Task instructions>
Copy out the lines precisely as they stand, beginning at the line that contains "From these choices —" and stopping after the final line.

───── Records for processing ─────

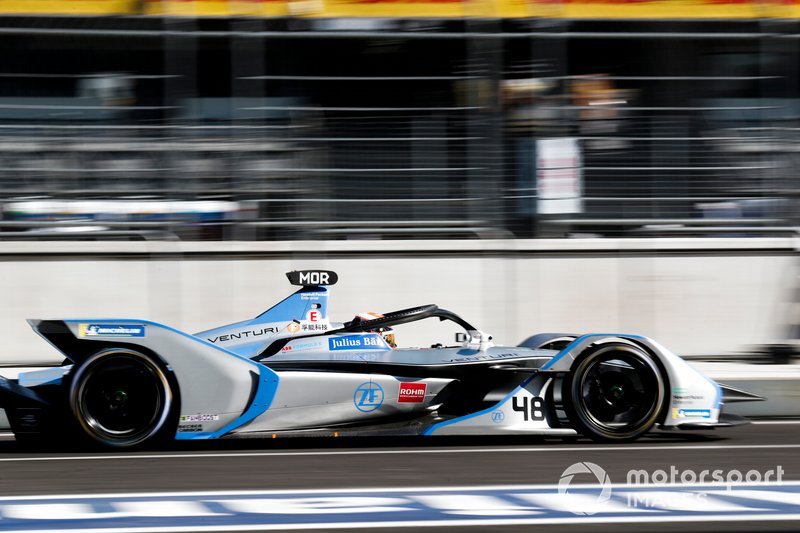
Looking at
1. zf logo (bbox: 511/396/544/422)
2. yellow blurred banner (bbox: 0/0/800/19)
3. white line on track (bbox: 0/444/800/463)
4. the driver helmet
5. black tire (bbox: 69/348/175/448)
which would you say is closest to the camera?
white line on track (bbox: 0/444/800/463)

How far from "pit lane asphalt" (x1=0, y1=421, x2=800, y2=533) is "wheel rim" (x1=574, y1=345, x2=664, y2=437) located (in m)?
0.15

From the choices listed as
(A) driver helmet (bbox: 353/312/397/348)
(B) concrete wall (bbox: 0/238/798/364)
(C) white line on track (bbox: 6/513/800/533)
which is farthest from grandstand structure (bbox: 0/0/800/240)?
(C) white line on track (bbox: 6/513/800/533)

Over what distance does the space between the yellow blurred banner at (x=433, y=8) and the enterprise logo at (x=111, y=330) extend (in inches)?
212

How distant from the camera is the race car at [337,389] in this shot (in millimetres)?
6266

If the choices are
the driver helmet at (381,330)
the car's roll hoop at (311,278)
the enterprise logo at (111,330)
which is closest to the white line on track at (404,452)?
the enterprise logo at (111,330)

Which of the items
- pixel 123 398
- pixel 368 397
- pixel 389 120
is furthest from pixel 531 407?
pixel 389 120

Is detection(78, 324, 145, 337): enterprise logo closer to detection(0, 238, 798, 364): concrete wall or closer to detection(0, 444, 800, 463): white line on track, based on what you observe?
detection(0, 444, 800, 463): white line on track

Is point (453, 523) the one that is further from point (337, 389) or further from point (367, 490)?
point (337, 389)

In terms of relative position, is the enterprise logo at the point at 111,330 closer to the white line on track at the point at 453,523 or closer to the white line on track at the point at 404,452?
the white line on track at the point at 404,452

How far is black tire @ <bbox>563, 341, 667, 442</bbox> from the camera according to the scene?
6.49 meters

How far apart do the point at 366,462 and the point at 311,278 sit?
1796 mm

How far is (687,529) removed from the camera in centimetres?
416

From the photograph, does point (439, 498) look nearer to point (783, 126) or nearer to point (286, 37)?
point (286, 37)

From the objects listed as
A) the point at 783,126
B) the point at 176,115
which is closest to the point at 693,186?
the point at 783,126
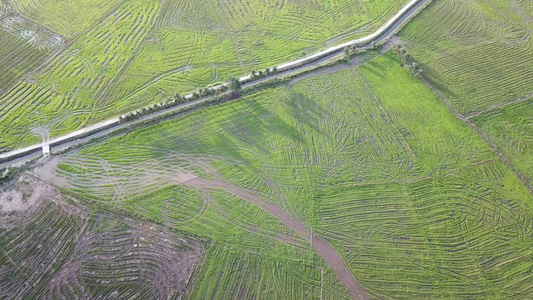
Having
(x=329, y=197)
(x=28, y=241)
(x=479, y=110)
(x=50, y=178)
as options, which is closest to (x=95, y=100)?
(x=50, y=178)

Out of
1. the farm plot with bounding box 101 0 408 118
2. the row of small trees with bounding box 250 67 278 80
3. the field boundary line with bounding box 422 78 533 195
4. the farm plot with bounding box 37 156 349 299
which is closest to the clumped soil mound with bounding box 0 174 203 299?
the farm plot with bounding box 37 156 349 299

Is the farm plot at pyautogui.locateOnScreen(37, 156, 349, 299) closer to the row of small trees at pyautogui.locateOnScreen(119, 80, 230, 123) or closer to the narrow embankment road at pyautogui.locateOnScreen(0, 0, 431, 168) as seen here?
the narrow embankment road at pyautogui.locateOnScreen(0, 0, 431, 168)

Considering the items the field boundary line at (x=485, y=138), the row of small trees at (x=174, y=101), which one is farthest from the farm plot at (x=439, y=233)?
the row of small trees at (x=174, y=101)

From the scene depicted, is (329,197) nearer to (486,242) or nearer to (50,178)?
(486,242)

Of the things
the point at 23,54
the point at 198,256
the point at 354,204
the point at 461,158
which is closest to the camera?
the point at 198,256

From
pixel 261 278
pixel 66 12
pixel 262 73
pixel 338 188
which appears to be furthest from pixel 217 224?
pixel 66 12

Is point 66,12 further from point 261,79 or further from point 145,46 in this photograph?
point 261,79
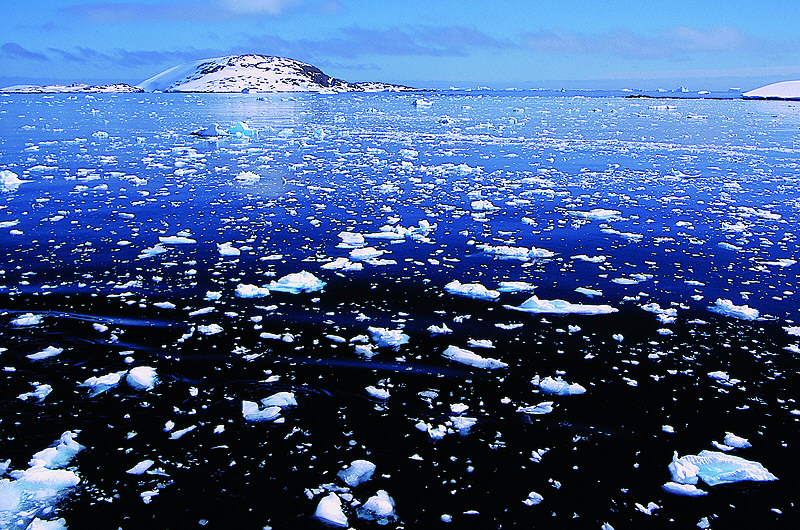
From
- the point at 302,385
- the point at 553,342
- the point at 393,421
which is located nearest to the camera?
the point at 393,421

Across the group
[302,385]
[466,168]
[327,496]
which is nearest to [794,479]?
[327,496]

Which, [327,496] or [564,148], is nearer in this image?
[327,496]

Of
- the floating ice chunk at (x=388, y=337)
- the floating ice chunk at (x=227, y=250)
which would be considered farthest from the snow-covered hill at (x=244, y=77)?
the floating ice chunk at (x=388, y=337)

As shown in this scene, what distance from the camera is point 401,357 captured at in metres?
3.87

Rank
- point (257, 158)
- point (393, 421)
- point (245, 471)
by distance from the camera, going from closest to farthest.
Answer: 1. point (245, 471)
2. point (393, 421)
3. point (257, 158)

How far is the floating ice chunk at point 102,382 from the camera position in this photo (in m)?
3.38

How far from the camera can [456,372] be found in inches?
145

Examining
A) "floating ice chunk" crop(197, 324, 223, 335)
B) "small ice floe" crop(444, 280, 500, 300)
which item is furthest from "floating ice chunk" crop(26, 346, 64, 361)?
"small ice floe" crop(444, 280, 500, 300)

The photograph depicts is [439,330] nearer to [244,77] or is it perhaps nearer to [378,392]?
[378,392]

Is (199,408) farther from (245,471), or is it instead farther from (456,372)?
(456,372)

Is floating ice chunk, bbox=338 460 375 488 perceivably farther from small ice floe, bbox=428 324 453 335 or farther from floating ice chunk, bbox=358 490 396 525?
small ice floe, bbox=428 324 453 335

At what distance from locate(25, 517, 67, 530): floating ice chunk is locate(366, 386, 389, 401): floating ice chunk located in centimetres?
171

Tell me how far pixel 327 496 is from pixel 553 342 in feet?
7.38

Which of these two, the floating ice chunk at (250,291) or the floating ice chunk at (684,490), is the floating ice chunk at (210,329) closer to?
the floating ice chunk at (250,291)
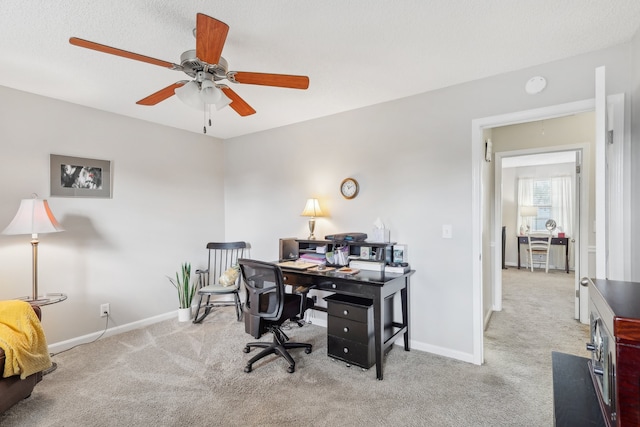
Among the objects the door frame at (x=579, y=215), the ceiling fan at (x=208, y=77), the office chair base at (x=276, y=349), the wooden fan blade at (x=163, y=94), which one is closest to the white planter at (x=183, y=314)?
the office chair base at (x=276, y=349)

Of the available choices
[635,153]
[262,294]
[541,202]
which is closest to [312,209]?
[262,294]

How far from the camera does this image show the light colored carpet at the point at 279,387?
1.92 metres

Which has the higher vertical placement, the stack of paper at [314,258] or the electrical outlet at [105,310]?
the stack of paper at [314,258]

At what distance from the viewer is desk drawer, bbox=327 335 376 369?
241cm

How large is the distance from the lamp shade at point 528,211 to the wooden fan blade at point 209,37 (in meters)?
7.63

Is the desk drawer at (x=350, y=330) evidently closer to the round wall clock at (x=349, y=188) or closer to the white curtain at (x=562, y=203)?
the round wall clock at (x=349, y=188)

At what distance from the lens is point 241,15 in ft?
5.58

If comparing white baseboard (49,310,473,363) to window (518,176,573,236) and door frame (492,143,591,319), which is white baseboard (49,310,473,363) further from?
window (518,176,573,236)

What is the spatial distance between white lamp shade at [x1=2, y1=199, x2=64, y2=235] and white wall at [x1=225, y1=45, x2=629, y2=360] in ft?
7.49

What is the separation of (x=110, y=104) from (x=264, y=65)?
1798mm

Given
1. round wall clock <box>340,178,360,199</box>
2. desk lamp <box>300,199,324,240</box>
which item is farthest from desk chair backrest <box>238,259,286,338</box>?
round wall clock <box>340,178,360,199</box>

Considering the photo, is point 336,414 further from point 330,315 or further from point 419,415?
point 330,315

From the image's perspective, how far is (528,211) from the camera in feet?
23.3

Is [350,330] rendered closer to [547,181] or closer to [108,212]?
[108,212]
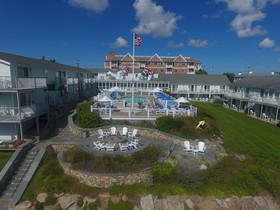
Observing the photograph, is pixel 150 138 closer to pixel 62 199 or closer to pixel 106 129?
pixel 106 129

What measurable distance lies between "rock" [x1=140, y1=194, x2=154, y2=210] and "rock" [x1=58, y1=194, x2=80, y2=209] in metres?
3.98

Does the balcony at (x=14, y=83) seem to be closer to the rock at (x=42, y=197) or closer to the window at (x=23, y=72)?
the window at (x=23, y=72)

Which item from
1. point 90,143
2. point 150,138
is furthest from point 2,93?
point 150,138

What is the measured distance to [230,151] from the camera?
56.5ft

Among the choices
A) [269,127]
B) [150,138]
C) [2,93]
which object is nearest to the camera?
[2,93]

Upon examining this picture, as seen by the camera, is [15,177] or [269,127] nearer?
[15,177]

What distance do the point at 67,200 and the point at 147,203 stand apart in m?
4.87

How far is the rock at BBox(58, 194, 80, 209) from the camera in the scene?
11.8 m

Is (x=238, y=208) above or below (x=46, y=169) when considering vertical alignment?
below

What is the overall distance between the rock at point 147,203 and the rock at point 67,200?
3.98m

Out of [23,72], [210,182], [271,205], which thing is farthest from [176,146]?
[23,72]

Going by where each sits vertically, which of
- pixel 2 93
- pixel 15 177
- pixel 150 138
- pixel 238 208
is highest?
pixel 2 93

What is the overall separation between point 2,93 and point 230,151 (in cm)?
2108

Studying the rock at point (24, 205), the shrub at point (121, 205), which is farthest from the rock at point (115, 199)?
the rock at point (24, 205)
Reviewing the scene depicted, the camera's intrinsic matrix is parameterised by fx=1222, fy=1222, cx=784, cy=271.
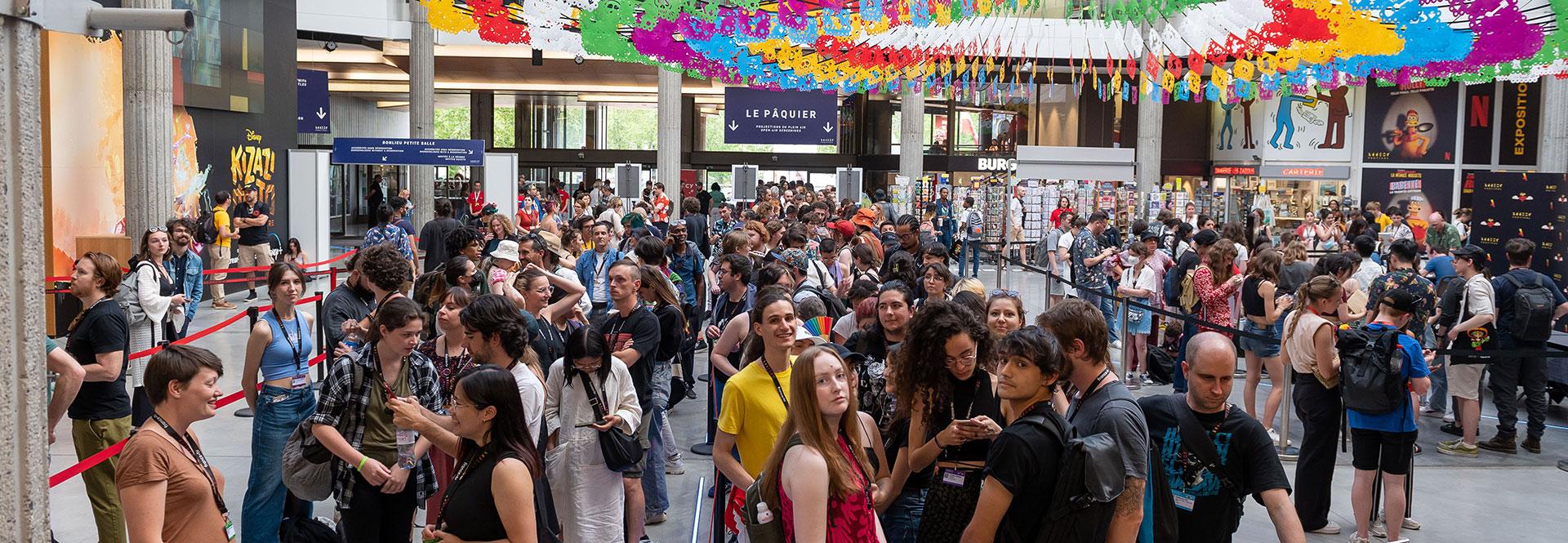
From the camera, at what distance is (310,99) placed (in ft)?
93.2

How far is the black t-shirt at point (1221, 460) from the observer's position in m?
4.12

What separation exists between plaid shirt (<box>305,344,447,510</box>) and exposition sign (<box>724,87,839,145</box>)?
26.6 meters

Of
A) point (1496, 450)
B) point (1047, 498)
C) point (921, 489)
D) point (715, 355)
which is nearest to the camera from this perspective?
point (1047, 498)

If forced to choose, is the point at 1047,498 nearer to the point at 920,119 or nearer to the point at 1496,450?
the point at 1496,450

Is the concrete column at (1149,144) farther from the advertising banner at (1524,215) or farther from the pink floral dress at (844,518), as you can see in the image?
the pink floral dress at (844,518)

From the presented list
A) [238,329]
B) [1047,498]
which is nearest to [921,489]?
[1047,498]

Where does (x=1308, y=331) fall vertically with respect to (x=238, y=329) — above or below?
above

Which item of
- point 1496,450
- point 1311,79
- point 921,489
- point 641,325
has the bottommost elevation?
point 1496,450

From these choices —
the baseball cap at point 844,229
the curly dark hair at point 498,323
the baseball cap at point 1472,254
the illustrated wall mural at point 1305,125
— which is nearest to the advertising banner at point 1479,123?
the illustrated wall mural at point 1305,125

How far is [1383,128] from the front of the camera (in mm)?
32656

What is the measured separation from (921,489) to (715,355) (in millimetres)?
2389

─────

Output for this exercise>
From these choices —
the baseball cap at point 844,229
the curly dark hair at point 498,323
the baseball cap at point 1472,254
the illustrated wall mural at point 1305,125
— which is nearest to the advertising banner at point 1479,123?
the illustrated wall mural at point 1305,125

How far is [1383,128] from the front of the camera (in mm)?
32656

What is the measured separation from (921,489) to (715,355) (in millimetres)?
2389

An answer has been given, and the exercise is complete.